_Work item_
Please make an exact transcription of the records, keeping the pictures out of it.

_Scraped caption text data_
-------------------------

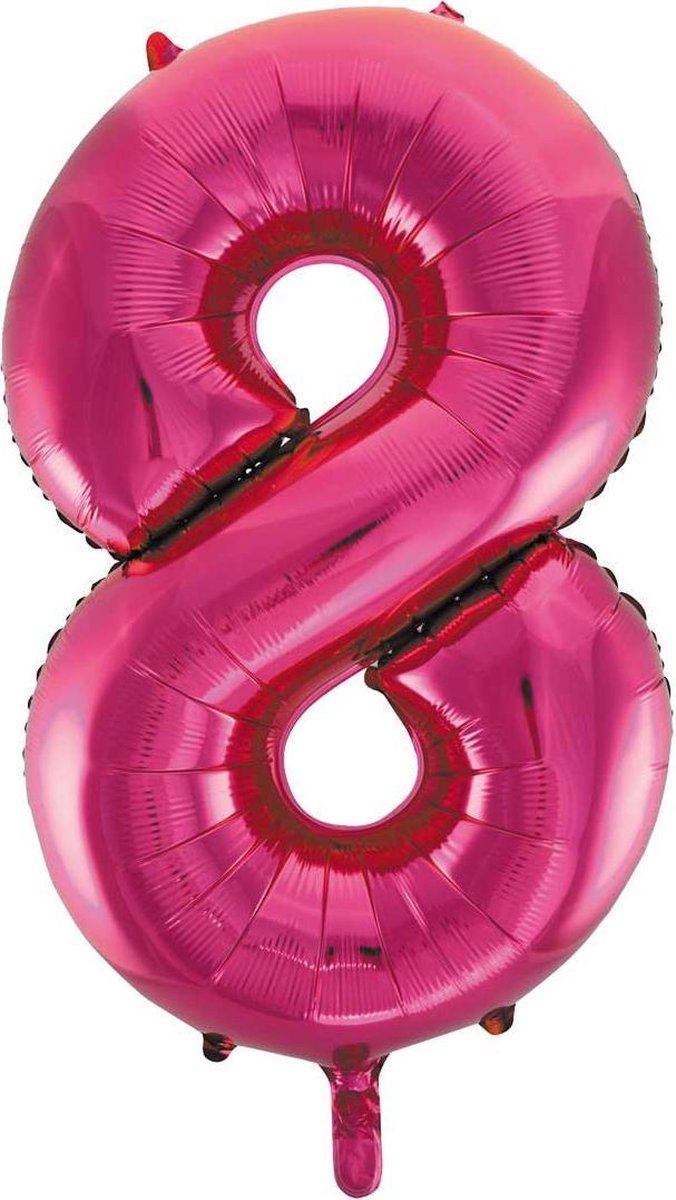 Pink roze cijfer ballon 8.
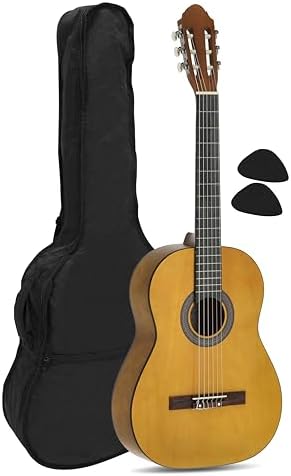 NAVARRA NV11 guitarra clásica 4/4 marrón, bolsa/Gig Bag, 2 púas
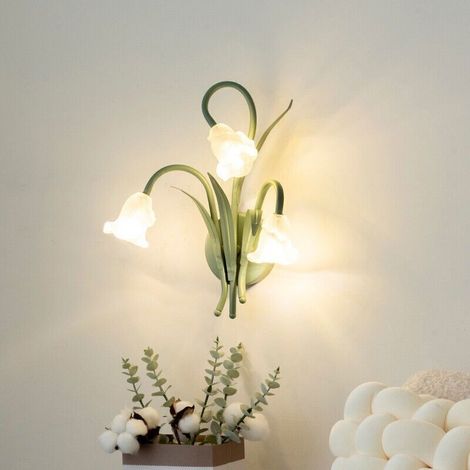 Applique da parete a 3 luci LED con motivo floreale in vetro, ideale per interni. (1/4)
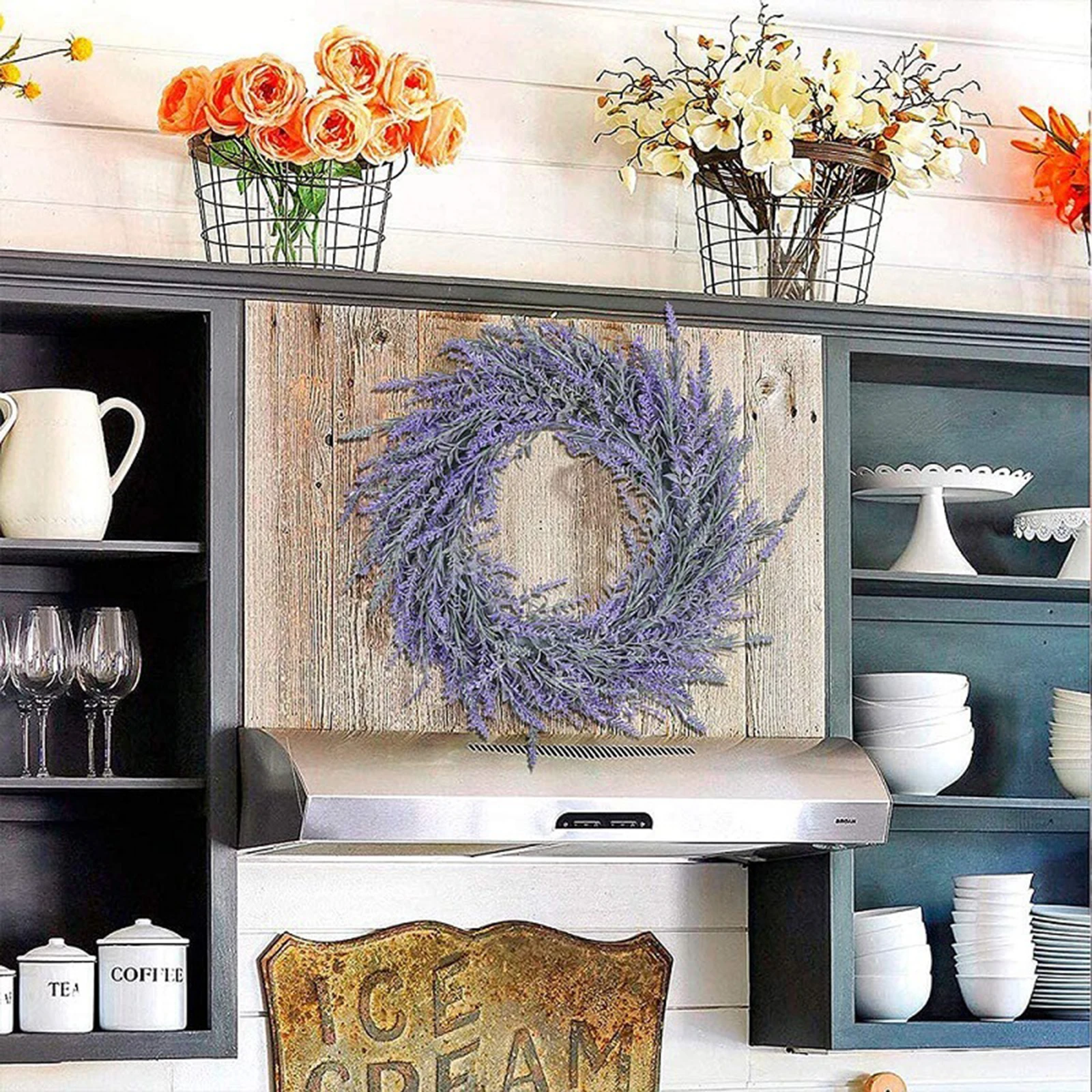 Lavender Wreath Handmade DIY Valentines Day Artificial Flowers Leaves Wreaths Holiday Furniture Decoration For Home Door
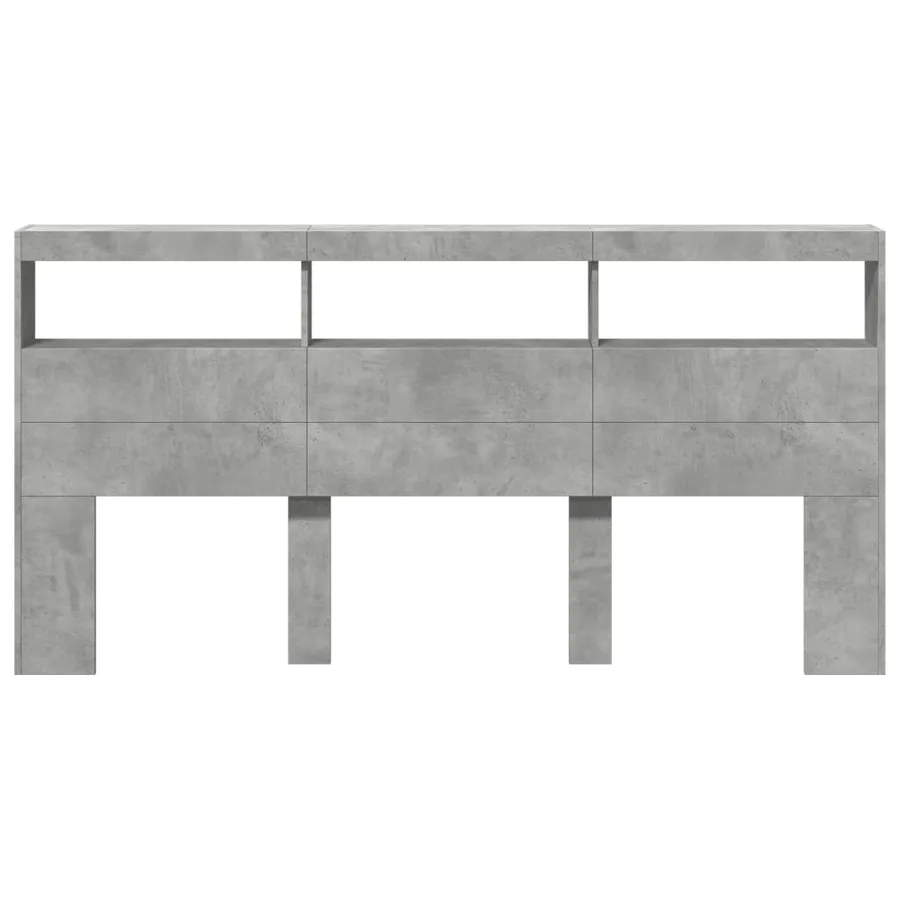 Armoire tête de lit avec LED gris béton 200x17x102 cm - 6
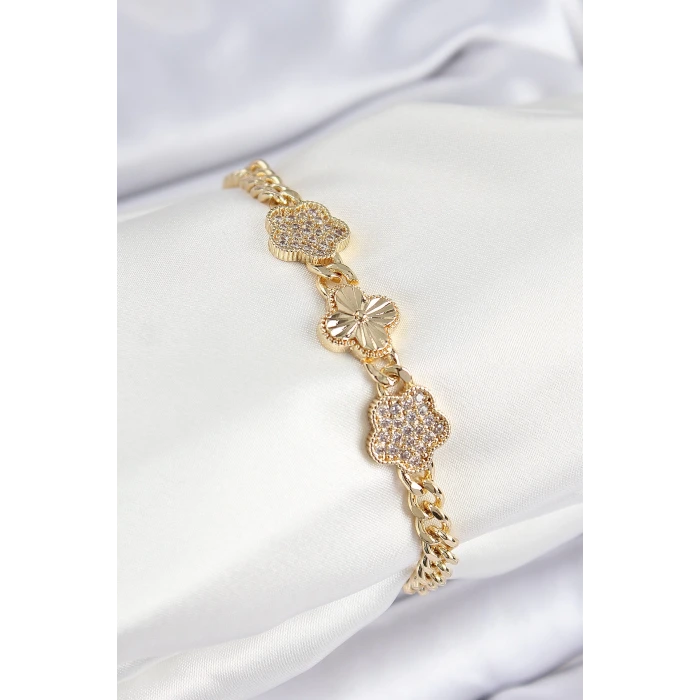 Pirinç Zirkon Taşlı Yonca Model Gold Renk Kadın Bileklik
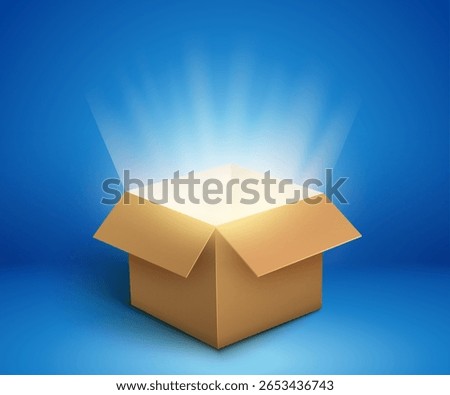 Open cardboard box with glowing light beams shining from inside on blue background symbolizing mystery surprise or discovery concept.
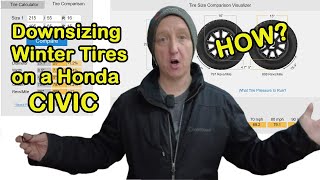 Honda Civic Winter Tire Swap Downsizing Winter Tires is Easy Let me show you Channel First [upl. by Akinahc]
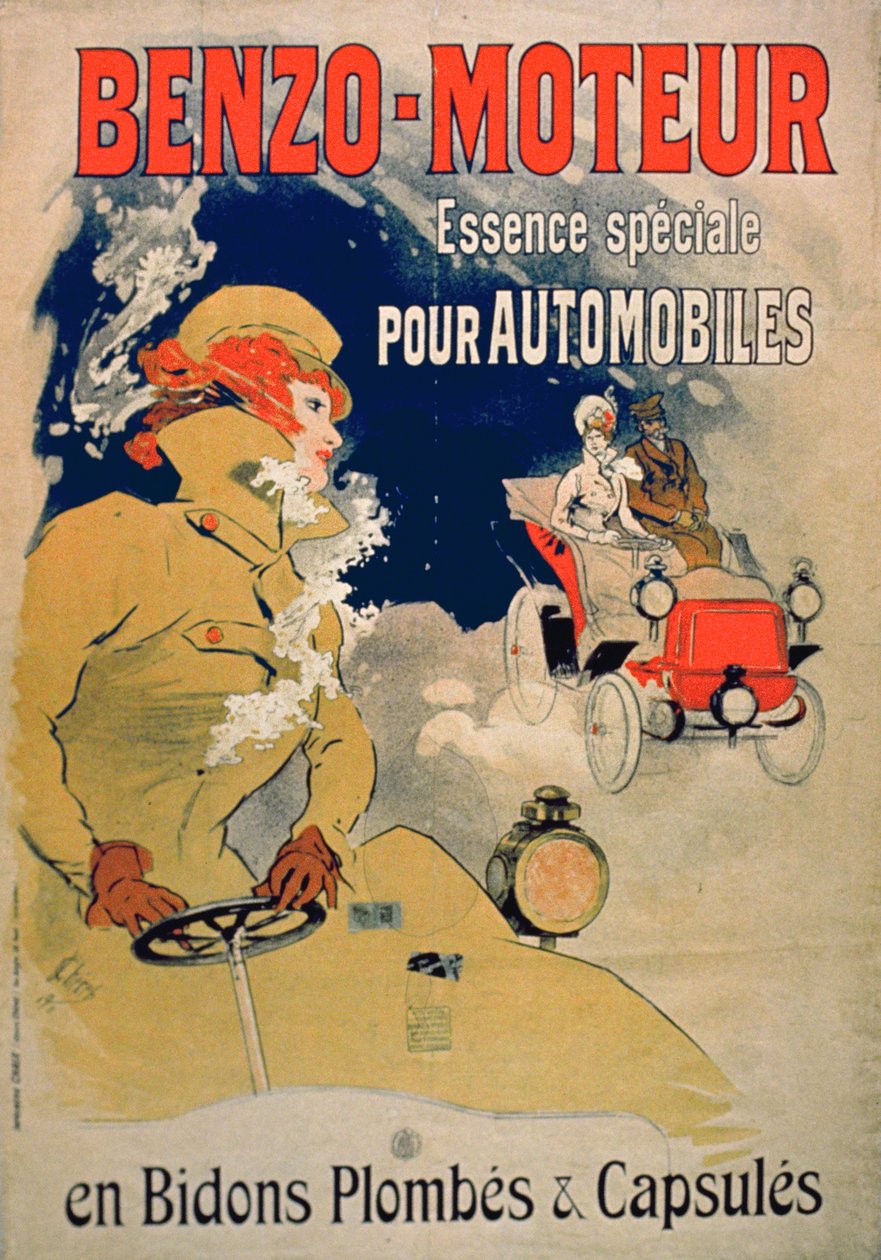 Plakát a "Benzo-Moteur" motorolajat reklámozó plakát, 1901 (színes litho.) alkotó: Jules Cheret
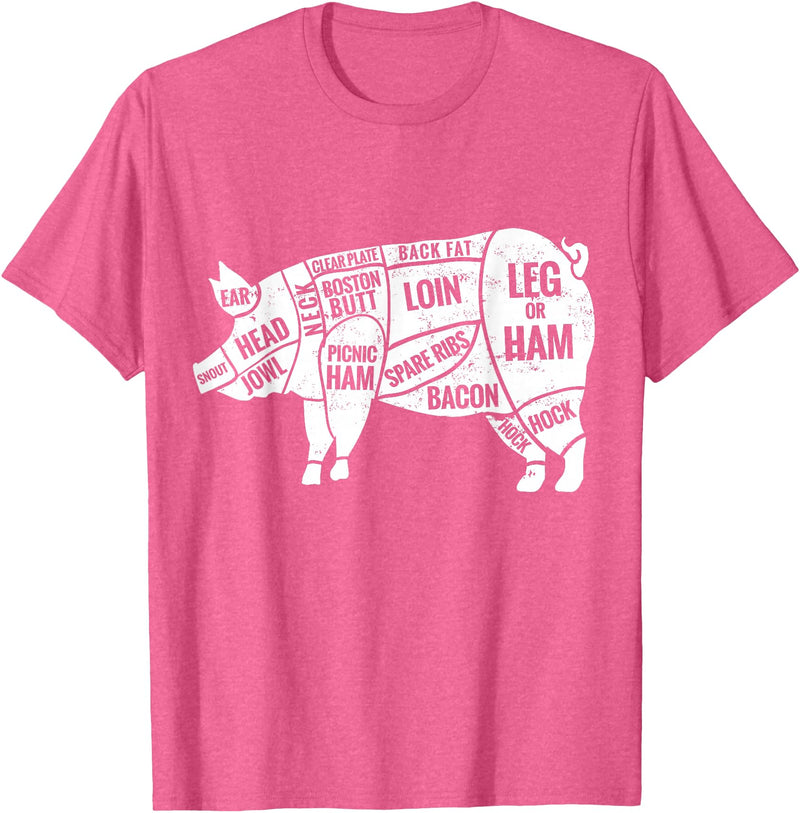 Pig Diagram T-Shirt | Butcher T-Shirts Pig and Pork Diagram Shirt, Butcher Shirt, Bacon Tee T-Shirt - Pink Heather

-------------------------

_Task result_
 Pink roze cijfer ballon 8.
 NAVARRA NV11 guitarra clásica 4/4 marrón, bolsa/Gig Bag, 2 púas
 Applique da parete a 3 luci LED con motivo floreale in vetro, ideale per interni. (1/4)
 Lavender Wreath Handmade DIY Valentines Day Artificial Flowers Leaves Wreaths Holiday Furniture Decoration For Home Door
 Armoire tête de lit avec LED gris béton 200x17x102 cm - 6
 Pirinç Zirkon Taşlı Yonca Model Gold Renk Kadın Bileklik
 Open cardboard box with glowing light beams shining from inside on blue background symbolizing mystery surprise or discovery concept.
 Honda Civic Winter Tire Swap Downsizing Winter Tires is Easy Let me show you Channel First [upl. by Akinahc]
 Plakát a "Benzo-Moteur" motorolajat reklámozó plakát, 1901 (színes litho.) alkotó: Jules Cheret
 Pig Diagram T-Shirt | Butcher T-Shirts Pig and Pork Diagram Shirt, Butcher Shirt, Bacon Tee T-Shirt - Pink Heather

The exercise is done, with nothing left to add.